■ COMPLETE THE FOLLOWING ■
1. In the news report on the Denver-area school threats, translate this sentence into Spanish: "The alleged threat led to school closures, affecting more than 400,000 students, and a manhunt for the woman."
2. Answer these from the news report on the Denver-area school threats:
(a) How many students were affected by the school closures?
(b) What did the suspect buy after traveling to Denver?
(c) On what day would local schools reopen?
3. Extend the news report on the Denver-area school threats by writing what comes after its final sentence.

■ STUDY TEXT ■
+++++

An 18-year-old woman suspected of making threats to Denver-area schools has been found dead in an apparent suicide, according to police.

Sol Pais was reportedly obsessed with the 1999 Columbine high school massacre, in which two teenagers murdered 12 students and a teacher.

The alleged threat led to school closures, affecting more than 400,000 students, and a manhunt for the woman.

She flew to Denver ahead of the 20th anniversary of the Columbine shooting.

Jefferson County Sheriff Jeff Shrader told reporters on Wednesday that she died from an apparent self-inflicted gunshot wound.

The FBI earlier tweeted there was no longer a threat to the community and the suspect is deceased.

Image copyright FBI
Image caption Sol Pais was reportedly obsessed with the Columbine massacre

Officials said at a news conference that local schools would reopen on Thursday and events marking the anniversary of the 1999 shooting would continue on Saturday.

The Miami Beach high school student travelled to Denver from Miami on Monday night and purchased a pump-action shotgun and ammunition, the Jefferson County Sheriff's Office said.

Police had considered her armed and extremely dangerous.

+++++

■ DATA SHOWN ■

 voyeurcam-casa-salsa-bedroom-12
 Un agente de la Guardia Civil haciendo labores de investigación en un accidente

+++++

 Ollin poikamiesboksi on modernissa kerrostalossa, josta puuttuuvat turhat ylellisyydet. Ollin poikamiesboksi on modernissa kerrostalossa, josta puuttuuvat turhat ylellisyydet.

+++++

■ ANSWERS TO THE TASKS ■
1. La presunta amenaza provocó el cierre de escuelas, lo que afectó a más de 400.000 estudiantes, y una intensa búsqueda de la mujer.

2.
(a) More than 400,000 students.
(b) A pump-action shotgun and ammunition.
(c) Thursday.

3.
Nearly 30 armed officers swarm the woods near the Echo Park Campground in the Arapaho National Forest, CBS News reports.

The Echo Lake Lodge, nearby to where she was reportedly found, does not open until late May due to weather.

Witnesses told local media that she was seen running naked and armed with a gun in the area earlier on Wednesday.

Skip Twitter post by @FBIDenver

We can confirm that Sol Pais is deceased. We are grateful to everyone who submitted tips and to all our law enforcement partners for their efforts in keeping our community safe.

— FBI Denver (@FBIDenver) April 17, 2019

Report

End of Twitter post by @FBIDenver

A tragedy that cuts deep

Nada Tawfik, BBC News, Denver

Anniversaries can be difficult for survivors and the wider community, often triggering traumatic memories.

Littleton was already on high alert because they've faced threats in the past, and this was another scary reminder that the mass shooting will perhaps forever affect life in this city. One Columbine survivor told me that when she heard the news, she questioned her safety and took a different route home in a moment of panic.

Today, schools are closed, empty, and deemed unsafe. John McDonald is in charge of security for the school district that includes Columbine. He told me he was angry that as a country, Americans had done nothing but point fingers for the last 20 years, and as a result children weren't just dead, they were unsafe to attend school.

Columbine isn't even among the 10 deadliest mass shootings in this country any more. Yet, it is still a tragedy that cuts deep and becomes more painful with each reminder that nothing has changed.

Image copyright Getty Images
Image caption The Mt Evans area, one hour's drive west of Denver, is covered in snow at this time of year

The suspect's family had urged her to turn herself in as authorities launched a manhunt.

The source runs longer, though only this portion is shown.